__The task__: Reproduce every line of the entries below without any change, from the line containing "How far is low" down to the end of the entries, both ends included.

Dataset entries:
## Begin

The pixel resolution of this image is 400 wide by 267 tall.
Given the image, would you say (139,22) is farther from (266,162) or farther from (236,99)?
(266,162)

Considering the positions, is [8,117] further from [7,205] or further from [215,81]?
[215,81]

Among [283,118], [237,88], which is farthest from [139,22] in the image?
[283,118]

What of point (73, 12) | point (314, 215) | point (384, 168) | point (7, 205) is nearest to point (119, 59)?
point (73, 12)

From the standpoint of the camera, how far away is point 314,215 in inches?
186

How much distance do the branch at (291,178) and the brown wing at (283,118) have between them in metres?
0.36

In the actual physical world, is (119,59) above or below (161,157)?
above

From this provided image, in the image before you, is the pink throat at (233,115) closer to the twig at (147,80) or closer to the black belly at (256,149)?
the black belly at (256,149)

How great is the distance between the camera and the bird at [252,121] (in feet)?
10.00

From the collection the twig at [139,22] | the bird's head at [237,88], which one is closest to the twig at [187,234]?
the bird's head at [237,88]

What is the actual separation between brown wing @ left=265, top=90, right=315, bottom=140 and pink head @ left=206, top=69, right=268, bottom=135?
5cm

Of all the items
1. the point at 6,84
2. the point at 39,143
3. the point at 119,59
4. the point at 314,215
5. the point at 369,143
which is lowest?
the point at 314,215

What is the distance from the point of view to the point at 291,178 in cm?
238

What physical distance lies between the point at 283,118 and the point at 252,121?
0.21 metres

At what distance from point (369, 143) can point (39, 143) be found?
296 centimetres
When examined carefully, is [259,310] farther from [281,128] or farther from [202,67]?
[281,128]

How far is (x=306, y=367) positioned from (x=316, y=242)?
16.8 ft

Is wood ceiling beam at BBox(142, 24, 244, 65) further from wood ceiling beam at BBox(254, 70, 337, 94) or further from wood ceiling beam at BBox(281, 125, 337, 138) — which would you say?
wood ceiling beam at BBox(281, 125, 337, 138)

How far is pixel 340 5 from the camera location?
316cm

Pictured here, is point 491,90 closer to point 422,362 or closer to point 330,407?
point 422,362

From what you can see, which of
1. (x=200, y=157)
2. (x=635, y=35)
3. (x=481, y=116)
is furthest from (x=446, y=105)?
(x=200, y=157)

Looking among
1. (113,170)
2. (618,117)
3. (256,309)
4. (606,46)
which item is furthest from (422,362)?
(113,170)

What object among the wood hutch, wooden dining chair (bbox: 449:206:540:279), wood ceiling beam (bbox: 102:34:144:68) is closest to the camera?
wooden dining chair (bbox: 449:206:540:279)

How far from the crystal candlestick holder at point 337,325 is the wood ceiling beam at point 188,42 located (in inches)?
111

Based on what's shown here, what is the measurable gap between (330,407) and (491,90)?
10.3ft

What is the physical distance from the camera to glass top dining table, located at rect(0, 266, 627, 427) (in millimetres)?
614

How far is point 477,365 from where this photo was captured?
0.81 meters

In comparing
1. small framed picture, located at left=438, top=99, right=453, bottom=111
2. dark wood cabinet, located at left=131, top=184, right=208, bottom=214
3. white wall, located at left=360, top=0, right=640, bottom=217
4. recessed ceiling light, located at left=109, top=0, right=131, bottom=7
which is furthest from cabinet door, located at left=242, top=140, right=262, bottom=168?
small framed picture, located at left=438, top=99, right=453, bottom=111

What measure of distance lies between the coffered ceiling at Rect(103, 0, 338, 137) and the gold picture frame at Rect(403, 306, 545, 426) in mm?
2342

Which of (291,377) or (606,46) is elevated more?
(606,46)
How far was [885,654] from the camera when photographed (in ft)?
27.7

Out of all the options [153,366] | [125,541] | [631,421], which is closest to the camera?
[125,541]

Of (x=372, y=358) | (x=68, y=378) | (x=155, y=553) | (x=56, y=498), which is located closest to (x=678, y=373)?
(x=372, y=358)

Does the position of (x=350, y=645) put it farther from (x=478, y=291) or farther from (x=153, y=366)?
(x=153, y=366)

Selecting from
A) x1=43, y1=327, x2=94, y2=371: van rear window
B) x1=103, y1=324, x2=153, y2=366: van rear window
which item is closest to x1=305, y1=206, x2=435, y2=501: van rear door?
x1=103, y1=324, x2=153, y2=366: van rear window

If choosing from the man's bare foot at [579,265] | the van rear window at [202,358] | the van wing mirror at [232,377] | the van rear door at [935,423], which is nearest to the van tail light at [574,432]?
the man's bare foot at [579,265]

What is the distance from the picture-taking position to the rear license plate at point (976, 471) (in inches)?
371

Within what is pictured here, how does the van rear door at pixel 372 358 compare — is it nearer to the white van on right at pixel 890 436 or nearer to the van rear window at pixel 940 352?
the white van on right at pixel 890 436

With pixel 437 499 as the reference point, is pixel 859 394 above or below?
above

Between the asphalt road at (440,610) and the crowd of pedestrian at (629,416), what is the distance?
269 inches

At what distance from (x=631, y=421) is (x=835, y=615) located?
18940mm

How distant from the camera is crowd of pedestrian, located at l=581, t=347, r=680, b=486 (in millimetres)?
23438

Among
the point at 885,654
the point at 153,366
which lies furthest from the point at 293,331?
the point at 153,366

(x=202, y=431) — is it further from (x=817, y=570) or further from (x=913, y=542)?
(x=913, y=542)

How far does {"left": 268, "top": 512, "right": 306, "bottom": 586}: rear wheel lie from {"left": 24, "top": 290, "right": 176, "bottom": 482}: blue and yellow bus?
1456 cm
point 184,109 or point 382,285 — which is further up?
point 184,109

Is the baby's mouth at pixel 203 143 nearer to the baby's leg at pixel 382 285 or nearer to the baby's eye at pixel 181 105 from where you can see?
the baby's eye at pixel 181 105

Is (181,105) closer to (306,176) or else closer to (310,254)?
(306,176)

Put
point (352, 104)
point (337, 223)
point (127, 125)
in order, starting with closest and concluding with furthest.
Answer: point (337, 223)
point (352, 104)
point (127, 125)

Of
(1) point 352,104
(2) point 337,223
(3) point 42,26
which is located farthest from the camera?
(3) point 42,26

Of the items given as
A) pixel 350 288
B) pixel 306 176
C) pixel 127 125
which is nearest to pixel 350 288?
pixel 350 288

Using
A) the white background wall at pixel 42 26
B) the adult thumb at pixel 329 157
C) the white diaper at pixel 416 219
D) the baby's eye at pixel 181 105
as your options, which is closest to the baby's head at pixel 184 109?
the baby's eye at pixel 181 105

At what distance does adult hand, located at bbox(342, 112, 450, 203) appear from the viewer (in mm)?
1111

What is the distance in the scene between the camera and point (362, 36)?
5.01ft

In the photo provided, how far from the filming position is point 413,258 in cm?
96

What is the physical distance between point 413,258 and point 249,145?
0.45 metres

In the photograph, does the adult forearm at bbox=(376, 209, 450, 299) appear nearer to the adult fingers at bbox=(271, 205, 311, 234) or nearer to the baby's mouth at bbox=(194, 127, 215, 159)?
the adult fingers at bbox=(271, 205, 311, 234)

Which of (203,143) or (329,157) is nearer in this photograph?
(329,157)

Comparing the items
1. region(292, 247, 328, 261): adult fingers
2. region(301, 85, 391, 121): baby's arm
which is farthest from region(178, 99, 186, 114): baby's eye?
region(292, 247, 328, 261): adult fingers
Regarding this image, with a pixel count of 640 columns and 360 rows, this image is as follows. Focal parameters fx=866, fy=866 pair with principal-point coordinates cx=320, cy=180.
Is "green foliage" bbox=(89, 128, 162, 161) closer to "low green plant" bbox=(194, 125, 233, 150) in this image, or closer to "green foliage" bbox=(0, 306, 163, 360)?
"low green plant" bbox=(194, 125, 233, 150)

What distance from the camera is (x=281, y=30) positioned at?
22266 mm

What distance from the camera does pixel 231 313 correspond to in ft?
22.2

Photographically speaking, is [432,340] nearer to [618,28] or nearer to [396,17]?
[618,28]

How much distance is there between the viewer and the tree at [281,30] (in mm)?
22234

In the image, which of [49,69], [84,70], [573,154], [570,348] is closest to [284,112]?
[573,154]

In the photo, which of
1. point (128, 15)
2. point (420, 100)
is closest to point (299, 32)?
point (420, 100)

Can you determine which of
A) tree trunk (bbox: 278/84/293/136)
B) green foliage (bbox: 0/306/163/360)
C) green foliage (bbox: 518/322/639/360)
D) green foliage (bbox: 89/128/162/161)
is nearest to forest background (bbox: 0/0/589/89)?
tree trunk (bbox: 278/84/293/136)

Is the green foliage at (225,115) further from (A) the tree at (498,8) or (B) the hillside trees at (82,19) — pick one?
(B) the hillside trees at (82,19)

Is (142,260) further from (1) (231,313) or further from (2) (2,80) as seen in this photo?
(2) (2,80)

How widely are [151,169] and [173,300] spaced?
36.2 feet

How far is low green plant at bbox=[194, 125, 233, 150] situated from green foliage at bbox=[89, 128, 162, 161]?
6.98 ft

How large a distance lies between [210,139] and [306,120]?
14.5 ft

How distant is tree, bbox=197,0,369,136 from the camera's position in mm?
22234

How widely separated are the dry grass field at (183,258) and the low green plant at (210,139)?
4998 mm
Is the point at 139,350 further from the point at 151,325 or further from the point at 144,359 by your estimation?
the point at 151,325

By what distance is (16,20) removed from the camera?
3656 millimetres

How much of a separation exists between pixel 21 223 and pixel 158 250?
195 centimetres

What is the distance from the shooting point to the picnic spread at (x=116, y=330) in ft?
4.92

## End

__Task output__:
How far is low green plant at bbox=[194, 125, 233, 150] situated from green foliage at bbox=[89, 128, 162, 161]?
6.98 ft

How large a distance lies between [210,139] and [306,120]?
14.5 ft

How distant is tree, bbox=197,0,369,136 from the camera's position in mm?
22234

How widely separated are the dry grass field at (183,258) and the low green plant at (210,139)?
4998 mm
Is the point at 139,350 further from the point at 151,325 or further from the point at 144,359 by your estimation?
the point at 151,325

By what distance is (16,20) removed from the camera?
3656 millimetres

How much of a separation exists between pixel 21 223 and pixel 158 250?
195 centimetres

What is the distance from the shooting point to the picnic spread at (x=116, y=330) in ft?
4.92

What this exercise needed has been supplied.